Highlights & Insights¶
- The primary value of this work lies in treating the intermediate representation of grounded video QA as a set of claims rather than a direct paragraph. Only when claims are small can they be verified fact-by-fact by NLI models and entailment scorers.
- The role of ASR is proven to be dominant. In news videos, many facts originate from speech, which visual-only VLMs frequently miss.
- The critic loop is pragmatically designed. UNLI, MNLI, and small LLMs serve distinct roles rather than forcing a single large model to handle all verification tasks.
- Citation merging is a clever engineering design tailored to specific task metrics, avoiding redundancy while naturally increasing citation recall.

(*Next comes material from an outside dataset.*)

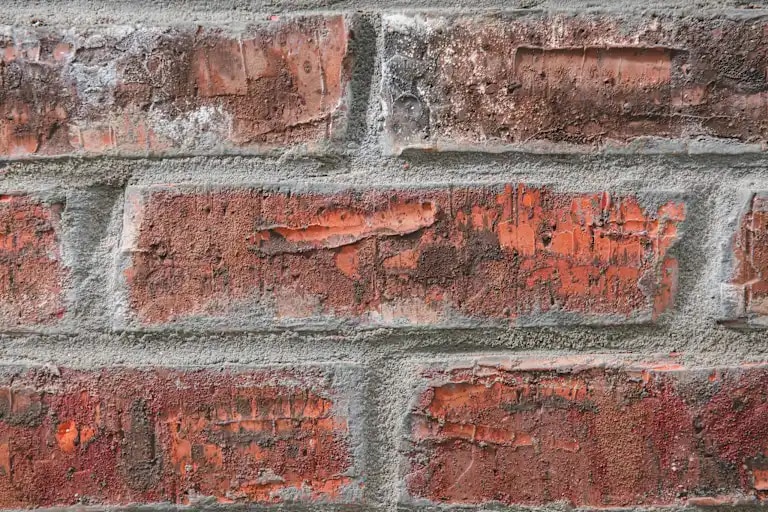 Eine rote Ziegelmauer mit gleichmäßigem Mauerwerksverband und sichtbaren Mörtelfugen.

Limitations & Future Work¶
- Recall and citation recall remain challenging. Full CRAFT's Cite-R on MAGMaR is only 0.512, indicating that identifying the correct fact and correctly attributing it to the specific video segment is far from solved.
- Low-resource language ASR is a weak point. The system filters noisy or repetitive transcripts, which reduces noise but may discard useful info from low-resource languages.

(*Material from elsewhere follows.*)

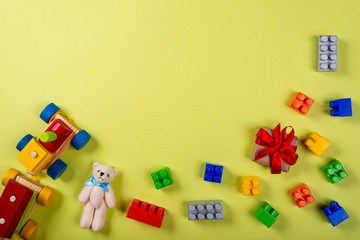 Various children's toys on green background. Space for text in the center of the image.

- DKS boosts precision at low frame counts but can sacrifice recall; future work needs to better balance query relevance with total coverage.
- Future directions include stronger cross-video retrieval, more robust multilingual ASR, and incorporating human feedback into system tuning.
Related Work & Insights¶
- vs uniform frame sampling VLM: Uniform sampling is simple but misses sparse evidence in long videos; CRAFT uses DKS to select frames by query relevance.
- vs Video-RAG pipeline: Many Video-RAG systems rely on a single visual stream or end-of-process aggregation; CRAFT moves verification early to the claim extraction stage.
- vs critic-driven video QA: Conventional verifiers often check the final answer; CRAFT refines iteratively on each query-video claim set at a finer granularity.
- Inspiration: For multimodal tasks requiring citations, systems should prioritize designing verifiable intermediate objects and restrict generators to verified evidence packets.
Rating¶
- Novelty: ⭐⭐⭐⭐ While individual components have precedents, the integration of ASR, DKS, claim critics, and citation merging into a robust system is compelling.
- Experimental Thoroughness: ⭐⭐⭐⭐ Covers MAGMaR and WikiVideo with extensive ablations; human evaluation is present but auxiliary.
- Writing Quality: ⭐⭐⭐⭐ Clear methodology and well-explained metrics, though tables are quite dense.
- Value: ⭐⭐⭐⭐ Highly relevant for video RAG and news analysis systems requiring cited answers, particularly for the claim-centric pipeline.